Por cristianos y bajo el amparo de la Iglesia católica fue construida esta herencia cultural y espiritual que recibimos. De ello dan testimonio no sólo los numerosos templos, conventos, iglesias, monasterios y casas de servicio social y de caridad que la adornan, sino que su misma estructura civil y urbana está pensada para el encuentro, la convivencia y la fraternidad, valores brotados todos ellos del evangelio. Sus plazas, andadores y atrios están diseñados para favorecer el encuentro ciudadano y el esparcimiento familiar y así tejer el entramado social que exige toda ciudad a la medida del hombre. A este conjunto armonioso bien podemos llamarle “alma cristiana” de la ciudad, que constituye el valor agregado que percibe el visitante, aunque el promotor turístico moderno ni siquiera lo llegue a sospechar. Cuando se padece amnesia histórica y cultural, ciudadanos y ciudad quedan expuestos a cualquier arbitrariedad, aunque se le llame modernidad.
Los fundadores supieron anteponer la dignidad de las personas, la vida familiar y la convivencia social al simple lucro, a la ganancia fácil, no digamos al espectáculo vulgar. Planear o remodelar una ciudad pensando sólo en lo redituable con detrimento de las personas, es pervertir de raíz su naturaleza eminentemente social. Ofensivo resultaría —a modo de ejemplo— comparar el tañido de las campanas, que educaron no sólo el oído sino el alma queretana, con los groseros altavoces que agreden al ciudadano e impiden la comunicación. El llamado centro histórico no puede cargar con todas las exigencias que requiere y merece hoy el ciudadano, y que no le ha sabido ofrecer la deficiente planeación del crecimiento urbano actual. Las así llamadas plazas comerciales de ninguna manera satisfacen las necesidades de una auténtica cultura social, pues miran al ciudadano como objeto de lucro y a nivel de mercancía; no más. Los modernos fraccionamientos, cerrados y con vigilancia policial, no pueden generar sino conductas individualistas y antisociales que conducen a la discriminación y terminan en la agresión.
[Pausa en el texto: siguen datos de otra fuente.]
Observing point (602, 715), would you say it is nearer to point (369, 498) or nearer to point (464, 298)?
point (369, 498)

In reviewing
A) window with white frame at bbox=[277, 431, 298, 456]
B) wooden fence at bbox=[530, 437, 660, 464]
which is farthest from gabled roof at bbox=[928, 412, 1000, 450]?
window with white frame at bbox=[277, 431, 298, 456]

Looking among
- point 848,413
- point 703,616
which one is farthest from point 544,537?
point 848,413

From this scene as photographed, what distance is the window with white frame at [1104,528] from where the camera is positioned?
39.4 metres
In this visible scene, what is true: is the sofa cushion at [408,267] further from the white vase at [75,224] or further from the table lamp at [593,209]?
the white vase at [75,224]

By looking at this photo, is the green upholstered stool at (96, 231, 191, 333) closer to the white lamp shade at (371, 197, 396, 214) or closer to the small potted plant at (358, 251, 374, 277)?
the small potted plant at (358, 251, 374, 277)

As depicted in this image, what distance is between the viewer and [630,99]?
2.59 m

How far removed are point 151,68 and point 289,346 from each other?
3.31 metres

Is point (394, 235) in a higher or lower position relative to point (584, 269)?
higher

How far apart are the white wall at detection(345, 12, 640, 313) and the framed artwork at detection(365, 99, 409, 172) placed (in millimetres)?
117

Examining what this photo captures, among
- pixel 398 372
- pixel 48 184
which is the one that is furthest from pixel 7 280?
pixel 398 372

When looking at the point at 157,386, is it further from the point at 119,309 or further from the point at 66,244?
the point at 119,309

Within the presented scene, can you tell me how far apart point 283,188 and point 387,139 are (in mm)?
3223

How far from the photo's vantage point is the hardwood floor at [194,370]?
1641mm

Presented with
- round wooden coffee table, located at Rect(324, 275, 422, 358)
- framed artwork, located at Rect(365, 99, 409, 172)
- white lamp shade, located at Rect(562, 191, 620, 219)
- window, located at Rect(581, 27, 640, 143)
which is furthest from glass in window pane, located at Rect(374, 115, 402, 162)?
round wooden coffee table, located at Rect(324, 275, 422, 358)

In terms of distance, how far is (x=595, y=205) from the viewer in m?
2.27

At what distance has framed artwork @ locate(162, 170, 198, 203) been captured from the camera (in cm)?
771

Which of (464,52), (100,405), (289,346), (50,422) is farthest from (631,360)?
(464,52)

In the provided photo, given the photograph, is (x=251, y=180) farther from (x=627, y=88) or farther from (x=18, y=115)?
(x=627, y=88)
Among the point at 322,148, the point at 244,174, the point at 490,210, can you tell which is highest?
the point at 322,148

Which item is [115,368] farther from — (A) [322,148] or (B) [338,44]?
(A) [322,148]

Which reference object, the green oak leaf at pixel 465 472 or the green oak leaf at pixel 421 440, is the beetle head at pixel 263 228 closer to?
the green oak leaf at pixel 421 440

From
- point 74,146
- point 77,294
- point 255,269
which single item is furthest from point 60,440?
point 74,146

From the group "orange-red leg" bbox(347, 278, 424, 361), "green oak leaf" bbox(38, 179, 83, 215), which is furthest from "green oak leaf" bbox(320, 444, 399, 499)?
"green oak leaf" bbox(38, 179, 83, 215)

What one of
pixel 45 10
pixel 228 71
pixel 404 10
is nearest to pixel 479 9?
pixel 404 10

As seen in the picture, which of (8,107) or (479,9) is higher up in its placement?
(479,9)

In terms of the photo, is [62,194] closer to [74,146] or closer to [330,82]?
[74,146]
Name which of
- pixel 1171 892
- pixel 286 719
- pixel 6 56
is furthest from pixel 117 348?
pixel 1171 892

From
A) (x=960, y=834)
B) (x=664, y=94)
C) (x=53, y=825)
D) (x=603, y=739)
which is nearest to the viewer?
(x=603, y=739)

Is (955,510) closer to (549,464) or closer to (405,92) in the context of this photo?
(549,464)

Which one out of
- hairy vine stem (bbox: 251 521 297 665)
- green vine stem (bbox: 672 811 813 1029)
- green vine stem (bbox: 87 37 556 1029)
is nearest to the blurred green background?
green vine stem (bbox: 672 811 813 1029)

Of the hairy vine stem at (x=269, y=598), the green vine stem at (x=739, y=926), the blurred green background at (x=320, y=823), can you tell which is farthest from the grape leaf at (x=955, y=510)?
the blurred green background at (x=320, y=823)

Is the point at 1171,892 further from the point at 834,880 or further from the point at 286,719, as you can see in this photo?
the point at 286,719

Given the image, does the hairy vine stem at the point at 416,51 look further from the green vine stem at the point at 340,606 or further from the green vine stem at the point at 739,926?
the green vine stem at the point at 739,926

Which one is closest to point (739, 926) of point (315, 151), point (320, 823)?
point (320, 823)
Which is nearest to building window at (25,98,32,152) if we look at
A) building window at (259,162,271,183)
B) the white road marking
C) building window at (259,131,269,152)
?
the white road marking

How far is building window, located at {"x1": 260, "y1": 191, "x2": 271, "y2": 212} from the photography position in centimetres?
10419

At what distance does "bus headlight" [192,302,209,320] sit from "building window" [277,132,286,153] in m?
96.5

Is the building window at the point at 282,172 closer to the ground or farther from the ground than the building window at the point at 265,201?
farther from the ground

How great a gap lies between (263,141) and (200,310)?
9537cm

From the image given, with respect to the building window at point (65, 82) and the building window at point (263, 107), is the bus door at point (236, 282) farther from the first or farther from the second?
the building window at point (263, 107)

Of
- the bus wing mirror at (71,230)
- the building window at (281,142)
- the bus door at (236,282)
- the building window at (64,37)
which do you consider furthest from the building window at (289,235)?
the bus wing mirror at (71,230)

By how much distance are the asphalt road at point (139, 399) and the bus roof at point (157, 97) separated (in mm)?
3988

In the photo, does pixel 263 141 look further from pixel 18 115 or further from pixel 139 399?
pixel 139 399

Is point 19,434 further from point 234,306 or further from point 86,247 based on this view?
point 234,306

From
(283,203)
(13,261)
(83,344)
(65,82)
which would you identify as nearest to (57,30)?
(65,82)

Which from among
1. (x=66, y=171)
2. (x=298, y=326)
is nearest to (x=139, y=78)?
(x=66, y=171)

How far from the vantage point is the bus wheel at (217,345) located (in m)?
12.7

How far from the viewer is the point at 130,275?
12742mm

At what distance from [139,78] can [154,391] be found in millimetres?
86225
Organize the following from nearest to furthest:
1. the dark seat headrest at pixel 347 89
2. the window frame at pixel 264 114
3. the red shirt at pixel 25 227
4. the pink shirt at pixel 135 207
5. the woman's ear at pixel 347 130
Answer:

Los templos no son sólo patrimonio de los católicos sino de la ciudad y exigen cuidado y protección. El tenerlos cerrados por largas horas a causa de la inseguridad, es un abuso que se debe corregir. Los sacerdotes son los guardianes de los recintos sagrados pero, sobre todo, son los custodios del espíritu religioso y alma cristiana de la ciudad; por eso, se les debe reconocer la contribución que brindan al bienestar, a la convivencia y a la paz social mediante su acción pastoral. La experiencia y la sabiduría que acompañan tanto a las grandes órdenes religiosas que están en el corazón de la ciudad como a los sacerdotes diocesanos, pueden ofrecer un aporte valioso para la conservación y mejoramiento del alma cristiana de esta ciudad episcopal. La instalación de locales o espacios contrarios a este espíritu (cualesquiera sean los nombres eufemísticos que se utilicen), deben ser considerados como ajenos y opuestos a la identidad cultural, histórica y espiritual de esta noble ciudad; sus moradores lo experimentan como una agresión, ante la cual las familias prefieren la huída y el abandono, asunto de suma gravedad. La ciudad se mejora dignificando la vida de sus ciudadanos, deber primario de la autoridad. Las fiestas del Bicentenario nos ofrecen una magnífica oportunidad que habría que aprovechar.